— INPUT RECORDS —
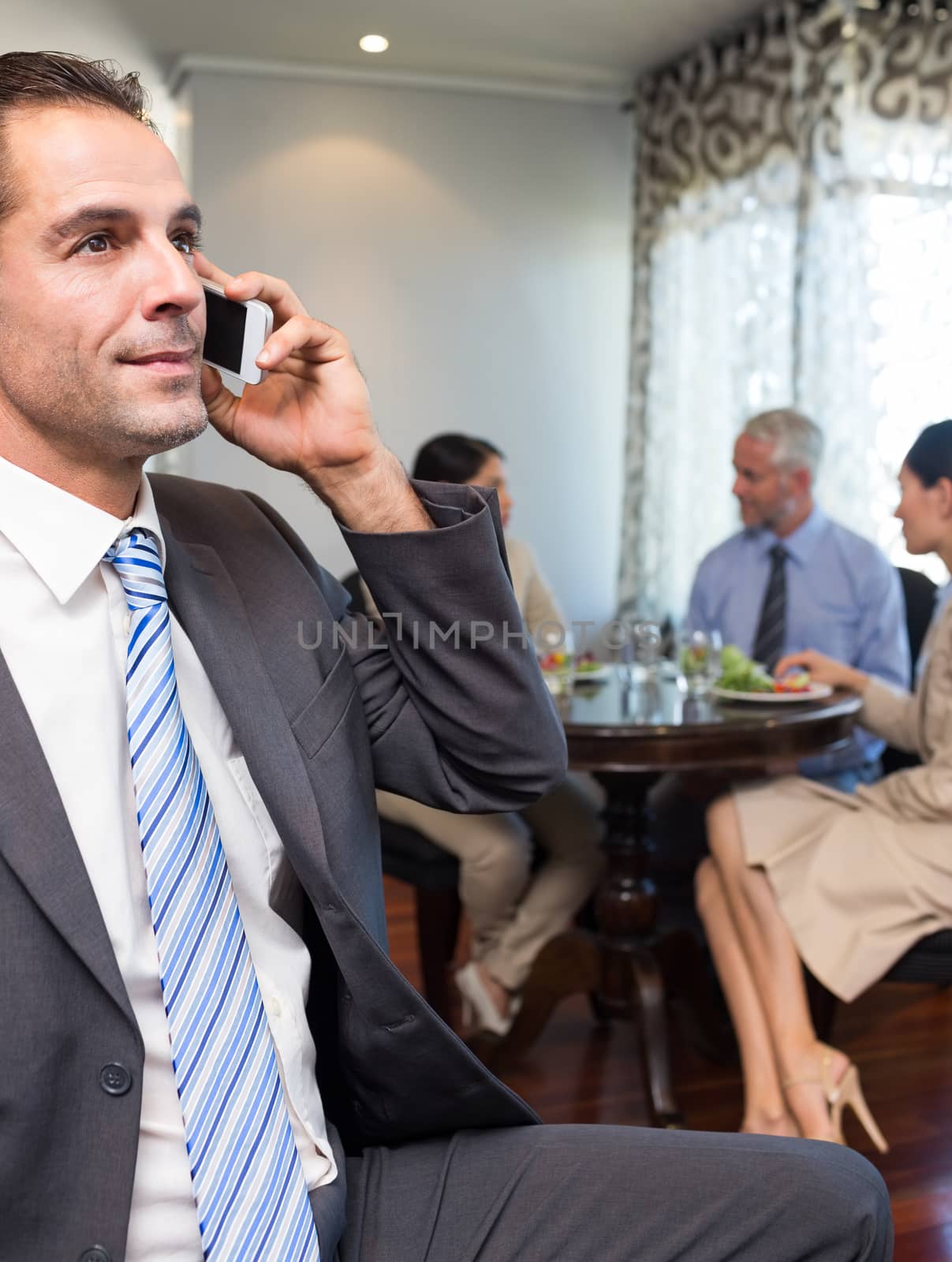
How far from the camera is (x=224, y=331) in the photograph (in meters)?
1.13

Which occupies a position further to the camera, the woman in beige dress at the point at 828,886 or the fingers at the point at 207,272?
the woman in beige dress at the point at 828,886

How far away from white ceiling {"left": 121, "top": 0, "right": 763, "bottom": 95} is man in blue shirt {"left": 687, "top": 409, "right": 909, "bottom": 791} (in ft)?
7.07

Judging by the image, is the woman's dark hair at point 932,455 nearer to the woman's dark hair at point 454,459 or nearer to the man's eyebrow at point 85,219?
the woman's dark hair at point 454,459

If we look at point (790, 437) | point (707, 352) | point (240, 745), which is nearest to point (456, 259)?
point (707, 352)

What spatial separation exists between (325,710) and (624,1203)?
0.50 meters

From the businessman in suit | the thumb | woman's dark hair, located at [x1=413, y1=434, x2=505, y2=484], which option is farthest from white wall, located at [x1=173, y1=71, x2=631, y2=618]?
the businessman in suit

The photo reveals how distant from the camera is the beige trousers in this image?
268 cm

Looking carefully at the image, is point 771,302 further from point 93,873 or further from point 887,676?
point 93,873

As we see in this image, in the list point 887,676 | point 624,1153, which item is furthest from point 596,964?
point 624,1153

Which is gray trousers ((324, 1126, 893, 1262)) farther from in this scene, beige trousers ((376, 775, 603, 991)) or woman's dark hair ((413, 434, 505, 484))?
woman's dark hair ((413, 434, 505, 484))

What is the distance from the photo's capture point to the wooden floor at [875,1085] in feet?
7.23

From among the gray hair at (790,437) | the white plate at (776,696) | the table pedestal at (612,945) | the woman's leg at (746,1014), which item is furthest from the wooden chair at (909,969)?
the gray hair at (790,437)

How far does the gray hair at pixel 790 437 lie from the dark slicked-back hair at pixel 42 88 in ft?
8.73

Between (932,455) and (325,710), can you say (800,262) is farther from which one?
(325,710)
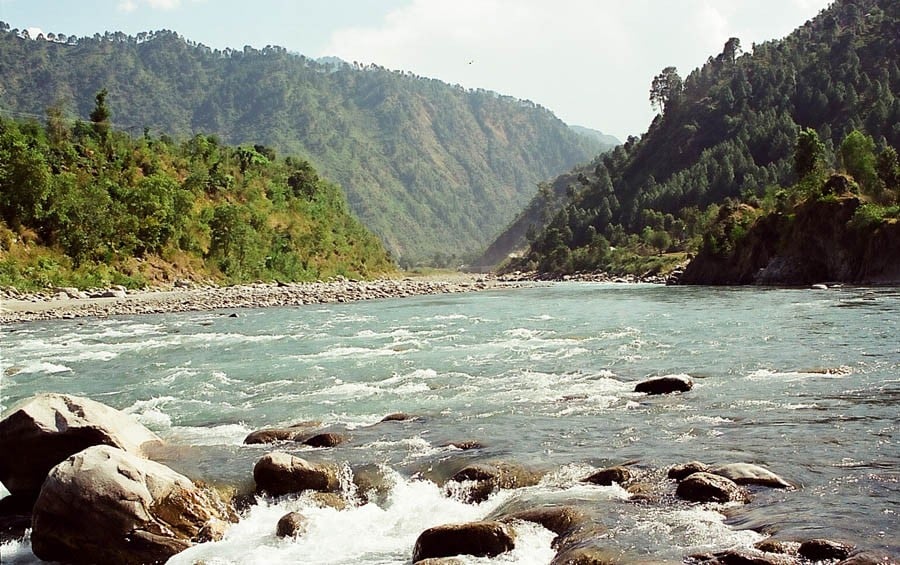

— WHAT IS REQUIRED —
Reproduce all of the data above word for word, leaving out the pictures.

— TASK RESPONSE —
How far from the camera is (x=224, y=331) in the photograph (in meters)?
1.13

Which occupies a position further to the camera, the woman in beige dress at the point at 828,886 or the fingers at the point at 207,272?
the woman in beige dress at the point at 828,886

How far away from white ceiling {"left": 121, "top": 0, "right": 763, "bottom": 95} is man in blue shirt {"left": 687, "top": 409, "right": 909, "bottom": 791} (in ft)?
7.07

Judging by the image, is the woman's dark hair at point 932,455 nearer to the woman's dark hair at point 454,459 or nearer to the man's eyebrow at point 85,219?
the woman's dark hair at point 454,459

If we look at point (790, 437) | point (707, 352) | point (240, 745), which is nearest to point (456, 259)?
point (707, 352)

What spatial separation exists between (325,710) and (624,1203)?
0.50 meters

From the businessman in suit | the thumb | woman's dark hair, located at [x1=413, y1=434, x2=505, y2=484], which option is farthest from white wall, located at [x1=173, y1=71, x2=631, y2=618]?
the businessman in suit

The photo reveals how distant from the camera is the beige trousers in this image?
268 cm

Looking carefully at the image, is point 771,302 further from point 93,873 or further from point 887,676?
point 93,873

As we see in this image, in the list point 887,676 | point 624,1153, which item is furthest from point 596,964?
point 624,1153

Which is gray trousers ((324, 1126, 893, 1262)) farther from in this scene, beige trousers ((376, 775, 603, 991)) or woman's dark hair ((413, 434, 505, 484))?
woman's dark hair ((413, 434, 505, 484))

What is the distance from the photo's capture point to the wooden floor at [875,1085] in feet?
7.23

From among the gray hair at (790,437) | the white plate at (776,696) | the table pedestal at (612,945) | the woman's leg at (746,1014), which item is furthest from the wooden chair at (909,969)?
the gray hair at (790,437)

How far does the gray hair at pixel 790 437 lie from the dark slicked-back hair at pixel 42 88 in ft?
8.73

Between (932,455) and (325,710), can you say (800,262) is farther from which one?
(325,710)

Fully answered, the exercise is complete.